* Text provided:
----------
= James Darcy (1617–1673) =

Member of the Parliament of England

James Darcy (1617 - 1673) was an English politician who sat in the House of Commons in 1660.

Darcy was the son of Conyers Darcy, 4th Baron Darcy (died 1654) and his wife Dorothy Belasyse, daughter of Sir Henry Belasyse, 1st Baronet of Newburgh Priory. He was baptised on 30 November 1617. He was a commissioner for militia for Yorkshire in March 1660.

In April 1660, Darcy was elected Member of Parliament for Richmond in the Convention Parliament. He was a J.P. for the North Riding of Yorkshire from July 1660 to 1666 and a commissioner for assessment from August 1660 until his death. In June 1661 he was appointed Master of the Royal Stud at £200 per year and was contracted to supply twelve horses a year for £800. He was receiver of the free gift for Yorkshire from 1661 to 1665, commissioner for corporations from 1662 to 1663 and commissioner for loyal and indigent officers in 1662. In 1668 his salary as Master of the Royal Stud was abolished in the Household reforms, and his contract was reduced to £500 for five horses of his own breeding.
----------
* Listed entries:
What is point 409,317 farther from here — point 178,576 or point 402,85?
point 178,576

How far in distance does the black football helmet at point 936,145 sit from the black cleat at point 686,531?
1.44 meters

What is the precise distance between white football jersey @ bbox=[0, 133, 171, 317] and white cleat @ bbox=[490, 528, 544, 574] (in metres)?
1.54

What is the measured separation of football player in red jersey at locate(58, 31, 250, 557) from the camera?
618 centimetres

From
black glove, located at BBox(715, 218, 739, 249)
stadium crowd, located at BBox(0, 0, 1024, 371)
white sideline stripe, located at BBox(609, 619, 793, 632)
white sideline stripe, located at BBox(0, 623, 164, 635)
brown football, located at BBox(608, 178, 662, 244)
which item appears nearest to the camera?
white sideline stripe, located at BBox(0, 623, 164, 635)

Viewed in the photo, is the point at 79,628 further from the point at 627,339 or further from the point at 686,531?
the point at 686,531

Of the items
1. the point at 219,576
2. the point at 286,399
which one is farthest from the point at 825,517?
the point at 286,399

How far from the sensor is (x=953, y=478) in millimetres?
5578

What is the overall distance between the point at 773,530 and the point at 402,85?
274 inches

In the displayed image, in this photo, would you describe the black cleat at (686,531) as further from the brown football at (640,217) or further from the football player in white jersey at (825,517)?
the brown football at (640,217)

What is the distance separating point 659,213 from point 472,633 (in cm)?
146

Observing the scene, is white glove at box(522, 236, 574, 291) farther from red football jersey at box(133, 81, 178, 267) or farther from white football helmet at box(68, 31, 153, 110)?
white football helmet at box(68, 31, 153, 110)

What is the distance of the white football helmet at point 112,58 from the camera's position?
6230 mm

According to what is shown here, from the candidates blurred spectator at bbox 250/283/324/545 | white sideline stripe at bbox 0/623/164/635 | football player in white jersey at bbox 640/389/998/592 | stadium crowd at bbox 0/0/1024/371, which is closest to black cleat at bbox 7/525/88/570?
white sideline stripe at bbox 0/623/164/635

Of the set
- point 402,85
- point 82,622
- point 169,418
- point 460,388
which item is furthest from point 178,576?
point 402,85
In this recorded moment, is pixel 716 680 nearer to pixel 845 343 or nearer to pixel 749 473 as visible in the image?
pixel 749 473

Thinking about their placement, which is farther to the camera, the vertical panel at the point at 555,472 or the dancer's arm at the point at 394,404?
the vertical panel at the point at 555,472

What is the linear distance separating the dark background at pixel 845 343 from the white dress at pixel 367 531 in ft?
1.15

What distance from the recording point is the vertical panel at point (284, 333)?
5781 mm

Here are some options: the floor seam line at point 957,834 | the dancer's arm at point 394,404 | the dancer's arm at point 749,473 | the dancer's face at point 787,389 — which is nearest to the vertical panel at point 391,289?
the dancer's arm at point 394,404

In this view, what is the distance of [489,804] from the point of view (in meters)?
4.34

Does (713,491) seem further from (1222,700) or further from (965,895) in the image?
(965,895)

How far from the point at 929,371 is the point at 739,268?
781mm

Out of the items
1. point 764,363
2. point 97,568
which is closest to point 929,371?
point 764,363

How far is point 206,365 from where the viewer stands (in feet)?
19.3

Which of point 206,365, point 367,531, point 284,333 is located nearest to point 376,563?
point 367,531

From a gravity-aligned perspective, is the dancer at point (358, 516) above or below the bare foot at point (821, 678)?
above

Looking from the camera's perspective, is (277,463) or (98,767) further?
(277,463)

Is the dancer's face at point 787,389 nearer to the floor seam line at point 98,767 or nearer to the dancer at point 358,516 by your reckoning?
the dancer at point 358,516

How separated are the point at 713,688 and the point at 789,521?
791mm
----------
* To do:
1) From the James Darcy biography above the records, return the stretch from "James Darcy (1617 - 1673)" through "in March 1660.".
2) According to the James Darcy biography, which constituency elected Darcy to the Convention Parliament in April 1660?
3) Translate this sentence from the James Darcy biography into French: "He was baptised on 30 November 1617."

* Per-task outputs:
1)
James Darcy (1617 - 1673) was an English politician who sat in the House of Commons in 1660.

Darcy was the son of Conyers Darcy, 4th Baron Darcy (died 1654) and his wife Dorothy Belasyse, daughter of Sir Henry Belasyse, 1st Baronet of Newburgh Priory. He was baptised on 30 November 1617. He was a commissioner for militia for Yorkshire in March 1660.

2) Richmond.

3) Il fut baptisé le 30 novembre 1617.